Guardare ed essere: quella mania di girare video che stravolge la consapevolezza di chi siamo
“Non conta quello che guardi. Conta quello che vedi”.
Questa bellissima frase di Henry David Thoreau (1817–1862), filosofo americano, scrittore e pioniere della disobbedienza civile e dell’ecologismo, grande ispiratore per la cultura americana e per apostoli della nonviolenza come Gandhi e Martin Luther King, rimanda a una capacità di abbinare lo sguardo a una consapevolezza: non solo interpretare l’immagine che gli occhi inviano al cervello, pure guardare oltre e saper cogliere suggestioni visionarie: non solo quel che è ma quel che potrebbe diventare.
Alcuni drammatici casi di cronaca sono segnale inquietante di una consapevolezza che sembra invece confondersi. L’abitudine a riprendere e riprendersi col telefonino in ogni situazione sta mutando profondamente a livello collettivo la percezione di sè, deformandola ben oltre la smania di apparire, che ha dilatato il narcisismo a fenomeno di massa. Quasi che il poter registrare immagini ci relegasse tutti al ruolo di spettatori, che ambiscono ad affermarsi catturando l’attenzione di altri spettatori e abdicando al ruolo di protagonisti attivi, che in alcuni casi possono e devono intervenire, non stare a guardare.

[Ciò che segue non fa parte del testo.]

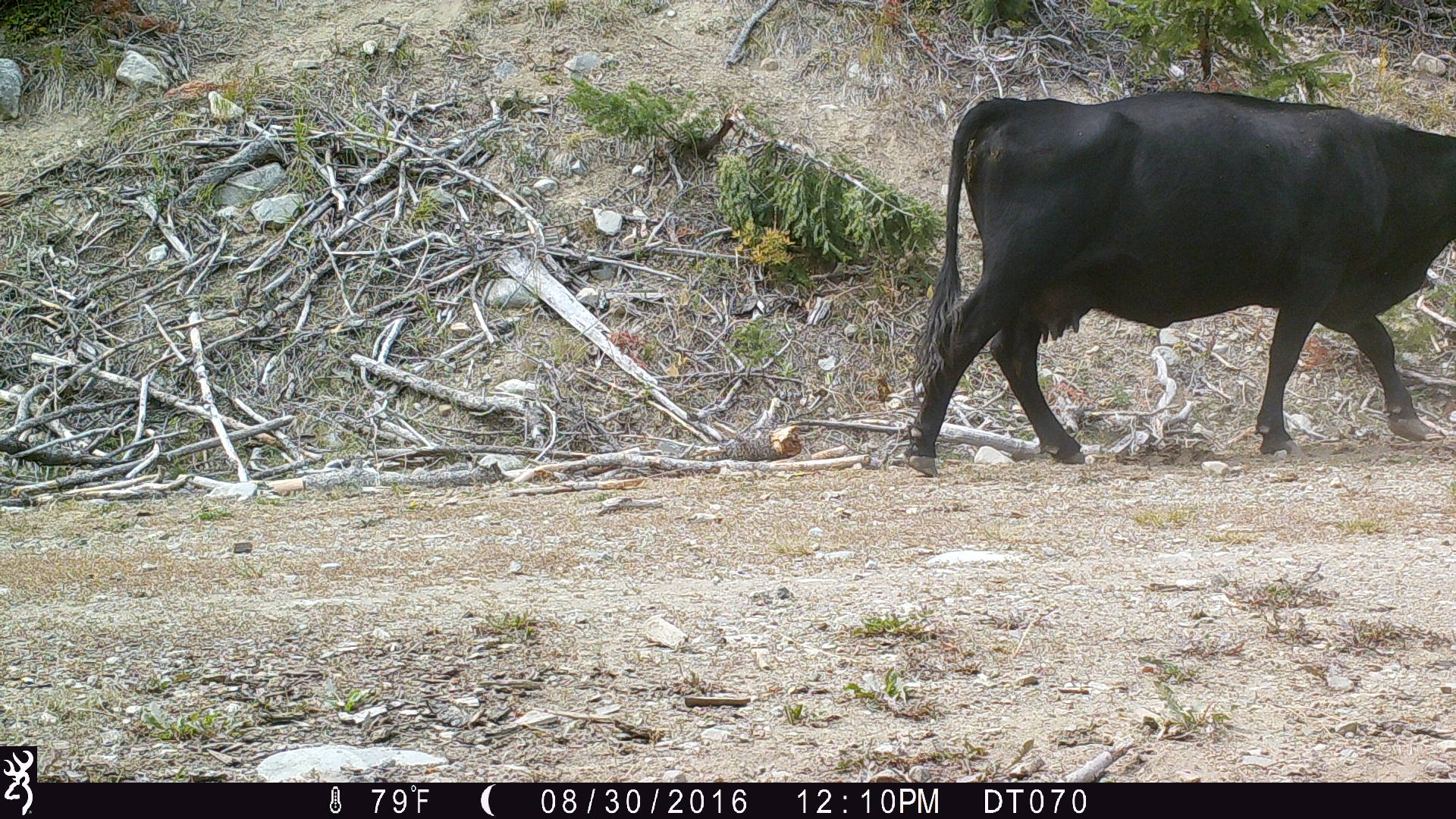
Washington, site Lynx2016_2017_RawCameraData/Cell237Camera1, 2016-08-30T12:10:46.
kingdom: Animalia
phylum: Chordata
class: Mammalia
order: Artiodactyla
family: Bovidae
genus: Bos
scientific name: Bos taurus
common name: domestic cattle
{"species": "domestic cattle (Bos taurus)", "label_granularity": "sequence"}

Dalla cronaca a un vecchio profetico film anni Sessanta, “L’occhio che uccide” (Peeping Tom, 1960) del regista britannico Michael Powell agli incubi della bellissima serie tv Black Mirror (annunciata da poco la sesta stagione). Lo Specchio Nero è quello dei nostri telefonini spenti, che come quello usato dal killer di “L’occhio che uccide” possono rimandare un’immagine di noi deformata, quando l’ossessione del “guardare” ci fa dimenticare che prima che spettatori siamo protagonisti attivi, che la consapevolezza, che ci fa “vedere” oltre quel che guardiamo, che l’empatia nei confronti degli altri devono guidare il nostro essere: umani.